Head's up, people: words mean things. If what you mean to say is, "I know that right now, we feel hopeless because there are changes happening in our country we don't agree with. We need to stand up and speak out against these changes, vote for the people who will stop these changes, and introduce legislation to make the changes that we want to see," then don't say, "Don't retreat, RELOAD." Don't talk about "second amendment remedies." Don't threaten gun violence if you don't think gun violence is the answer!
Now yeah, sometimes you want to use analogies and metaphors in your rhetoric to mobilize your base. Cool. But if you're not creative enough to do that without actually threatening people at the same time, maybe you should find a different job?
Here's something I don't know: Jared Loughner's brain. I haven't met the guy or his brain. I don't have his medical history. I don't have an extremely accurate narrative describing his drug use. I really don't know.
And I don't fucking care.
Yeah, it's true, there's got to be something wrong if you think that it's acceptable for you to try to assassinate a congressperson and then open fire on a crowd. But we, as a nation, need to stop making the erroneous assumption that if you are capable of doing something almost universally accepted as wrong and evil, you must be mentally ill. There's really no reason to make this assumption, beyond, "I don't understand how someone could make this decision, unless their brains didn't work properly." Well, aren't YOU a talented psychologist?
I know people who are, as we say, mentally ill. Mental illness is a term that bothers me, since it implies that these people always have sick brains that don't work properly. But the people I know who are mentally ill are just like me, for the most part. I've never had to stop being friends with someone who's mentally ill because they've threatened me or done something horrible. And in many cases, I haven't even known about a friend's mental illness for a long time because it's not obvious.

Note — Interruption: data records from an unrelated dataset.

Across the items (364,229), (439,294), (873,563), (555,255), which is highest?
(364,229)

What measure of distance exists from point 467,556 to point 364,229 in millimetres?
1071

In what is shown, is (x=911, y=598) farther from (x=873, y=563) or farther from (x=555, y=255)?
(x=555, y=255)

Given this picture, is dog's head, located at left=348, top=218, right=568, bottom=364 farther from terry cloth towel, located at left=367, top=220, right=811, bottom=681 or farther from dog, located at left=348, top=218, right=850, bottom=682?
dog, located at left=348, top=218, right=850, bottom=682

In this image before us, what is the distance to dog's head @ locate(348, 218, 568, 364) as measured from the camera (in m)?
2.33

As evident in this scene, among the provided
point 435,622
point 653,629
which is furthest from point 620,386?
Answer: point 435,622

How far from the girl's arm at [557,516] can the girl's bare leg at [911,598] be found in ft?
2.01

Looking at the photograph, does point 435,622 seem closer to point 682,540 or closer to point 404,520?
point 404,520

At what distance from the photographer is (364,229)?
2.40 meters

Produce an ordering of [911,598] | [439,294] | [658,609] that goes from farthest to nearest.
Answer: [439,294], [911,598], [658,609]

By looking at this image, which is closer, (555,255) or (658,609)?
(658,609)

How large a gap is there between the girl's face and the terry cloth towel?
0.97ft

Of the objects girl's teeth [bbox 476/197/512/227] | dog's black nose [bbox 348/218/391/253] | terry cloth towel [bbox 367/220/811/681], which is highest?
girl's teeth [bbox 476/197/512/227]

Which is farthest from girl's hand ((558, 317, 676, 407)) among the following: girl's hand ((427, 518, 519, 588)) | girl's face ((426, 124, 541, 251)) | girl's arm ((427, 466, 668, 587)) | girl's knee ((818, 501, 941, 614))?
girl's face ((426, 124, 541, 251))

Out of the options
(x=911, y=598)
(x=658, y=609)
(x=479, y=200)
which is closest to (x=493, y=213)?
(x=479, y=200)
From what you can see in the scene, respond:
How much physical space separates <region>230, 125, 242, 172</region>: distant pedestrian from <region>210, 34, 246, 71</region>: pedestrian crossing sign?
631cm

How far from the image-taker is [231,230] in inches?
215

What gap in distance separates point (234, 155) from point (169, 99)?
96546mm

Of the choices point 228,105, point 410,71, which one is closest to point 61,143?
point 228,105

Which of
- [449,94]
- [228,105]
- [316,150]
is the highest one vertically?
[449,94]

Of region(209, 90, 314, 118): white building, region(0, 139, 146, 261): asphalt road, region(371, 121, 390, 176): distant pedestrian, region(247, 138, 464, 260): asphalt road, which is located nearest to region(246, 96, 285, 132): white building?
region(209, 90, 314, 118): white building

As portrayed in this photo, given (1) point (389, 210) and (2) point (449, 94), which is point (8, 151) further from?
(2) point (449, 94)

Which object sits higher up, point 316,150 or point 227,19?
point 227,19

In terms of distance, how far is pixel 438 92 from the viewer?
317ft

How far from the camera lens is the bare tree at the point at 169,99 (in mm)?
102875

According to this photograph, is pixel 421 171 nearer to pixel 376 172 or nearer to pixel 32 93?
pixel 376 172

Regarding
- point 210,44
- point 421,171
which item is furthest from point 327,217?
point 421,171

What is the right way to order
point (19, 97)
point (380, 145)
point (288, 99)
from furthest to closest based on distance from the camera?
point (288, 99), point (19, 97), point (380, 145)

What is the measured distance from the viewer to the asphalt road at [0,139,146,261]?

So is Loughner "crazy?" I guess the better question is, "Well, does it even matter?"
Ask the victims--does it matter whether or not the guy is crazy? Or does your gunshot wound suck just as much?
Ask congress--does it matter whether or not the guy is crazy? Or are you still concerned that voting the "wrong" way will put your life in danger?
Ask the people and groups spouting crap about reloading and the second amendment--does it matter whether or not the guy is crazy? Or are you still thinking now about whether or not your rhetoric might have an impact you didn't want?
People are also freaking out about who's allowed to buy guns. Look, we can't have everything both ways. Either guns are hard for everyone to get or easy for everyone to get. Generally, if you're working hard to increase access to guns, people you'd rather not get a gun are going to get a gun. Make guns harder to get for everyone, including you, and then you can solve that. But clearly, this is like increasing spending without increasing taxes; what the hell are you trying to do here?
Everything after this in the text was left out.